Si impara a vivere insieme. Si condividono cose materiali in modo spontaneo e naturale,  acqua, cibo, medicine, cure, anche fastidi, come il  russare, lo stropiccio dei sacchetti di plastica alle 5 di mattina…
Si impara l’umiltà, aver bisogno degli altri, una parola, un consiglio, un’indicazione, un sorriso.
Si fa tutto in leggerezza nel modo più semplice del mondo.
Si crea una comunicazione a livello profondo, spesso non si parla di banalità.
Parlando si accoglie e si è accolti.  Una parola può essere detta, condivisa tra pellegrini perché si condivide la stessa vita.

Negli ultimi giorni, più ci si avvicina a Santiago, meno si ha voglia di arrivare, non si vuole che tutto questo finisca. Non si ha voglia di   lasciare questa atmosfera, questo modo di vivere.
Il giorno dell’ arrivo si provano sentimenti diversi, gioia, sorpresa, tristezza, straniamento, nostalgia.
Gioia perché si è raggiunta la meta. Sorpresa di essere lì, tanto che molti restano a lungo sdraiati nella piazza a guardare la cattedrale increduli.
Sorpresa di essere riusciti in quello che non credevi e in una maniera del tutto naturale. A casa spesso chiedono come è possibile camminare così tanto. Eppure è possibile e senza essere eroi.
Si prova tristezza perché il sogno è terminato, la semplicità si sta per perdere, si deve ritornare alla vita di tutti i giorni, perché gli amici conosciuti per strada se ne vanno e quasi sicuramente non si rivedranno più. Il cammino è duro per questo  non tanto per il camminare quanto per il distacco.
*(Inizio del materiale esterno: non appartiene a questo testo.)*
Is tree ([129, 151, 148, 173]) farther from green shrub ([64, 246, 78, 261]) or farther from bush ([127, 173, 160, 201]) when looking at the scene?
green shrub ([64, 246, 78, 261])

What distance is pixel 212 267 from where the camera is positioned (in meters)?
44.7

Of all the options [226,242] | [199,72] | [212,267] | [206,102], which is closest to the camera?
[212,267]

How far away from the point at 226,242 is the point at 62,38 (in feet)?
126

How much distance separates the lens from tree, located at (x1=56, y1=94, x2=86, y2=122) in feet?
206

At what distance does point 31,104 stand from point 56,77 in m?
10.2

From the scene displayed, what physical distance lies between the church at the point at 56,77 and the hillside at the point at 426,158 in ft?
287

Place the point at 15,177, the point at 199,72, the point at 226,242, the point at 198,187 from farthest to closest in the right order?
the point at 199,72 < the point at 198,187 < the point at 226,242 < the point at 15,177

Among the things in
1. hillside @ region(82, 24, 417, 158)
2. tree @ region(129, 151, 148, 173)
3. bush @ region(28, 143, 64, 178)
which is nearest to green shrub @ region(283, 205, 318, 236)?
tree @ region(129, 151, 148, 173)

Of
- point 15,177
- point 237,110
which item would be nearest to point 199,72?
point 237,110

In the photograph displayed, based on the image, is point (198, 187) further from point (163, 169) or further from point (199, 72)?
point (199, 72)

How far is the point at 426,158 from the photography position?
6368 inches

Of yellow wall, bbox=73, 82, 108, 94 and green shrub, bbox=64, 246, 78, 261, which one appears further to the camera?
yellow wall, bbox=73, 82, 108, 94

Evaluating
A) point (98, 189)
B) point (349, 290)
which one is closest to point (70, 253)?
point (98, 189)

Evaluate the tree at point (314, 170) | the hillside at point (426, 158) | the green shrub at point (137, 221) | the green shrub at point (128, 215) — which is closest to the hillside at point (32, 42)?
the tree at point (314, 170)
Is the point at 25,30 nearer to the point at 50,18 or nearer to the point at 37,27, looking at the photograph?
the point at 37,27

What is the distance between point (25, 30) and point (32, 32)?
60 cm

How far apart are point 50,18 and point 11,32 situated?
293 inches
Avvertiamo un senso di straniamento. Non siamo ancora pronti al ritmo della città, perciò si avverte ancor di più il bisogno di ritrovare quella calma e quel silenzio che ci hanno accompagnato per tanti giorni. Così ci si rifugia in cattedrale dove la pace ci avvolge  in un tutt’uno di cuore mente e corpo  dove rendere grazie a Dio sale spontaneamente alle labbra.
Tutti credenti  o no entrano in cattedrale, tutti escono con l’anima in pace e il cuore in festa.
Fuori sulla piazza mille foto ricordo e un continuo  susseguirsi di richiami di esplosioni di gioia per il piacere e la sorpresa di riabbracciare qualcuno che si  credeva perso per sempre.. Abbracci di gioia per chi arriva, abbracci velati di tristezza per chi si saluta per sempre. Nel giro di due giorni  si cerca inutilmente qualche viso conosciuto e si capisce che è arrivato il momento di partire, per non essere sopraffatti dalla nostalgia.
Il paradosso è che il Cammino di Santiago comincia al ritorno.
Andata e ritorno sono due viaggi differenti,al ritorno  c’è un cambiamento di prospettiva.
Si ritorna con il cuore e lo spirito leggeri. Si è più essenziali, più tolleranti, più in pace con noi stessi.
Si torna diversi perché, parafrasando Etty Hillesum, abbiamo fatto esperienza  che si può essere capaci di vivere anche senza niente perché c’è sempre un pezzetto di cielo da poter guardare.
Abbiamo scoperto, con le parole di frère Roger, che
"Dio illumina le nostre anime di una luce inattesa
e scopriamo che in noi al di là di una parte di oscurità
c’è soprattutto il mistero della Sua presenza".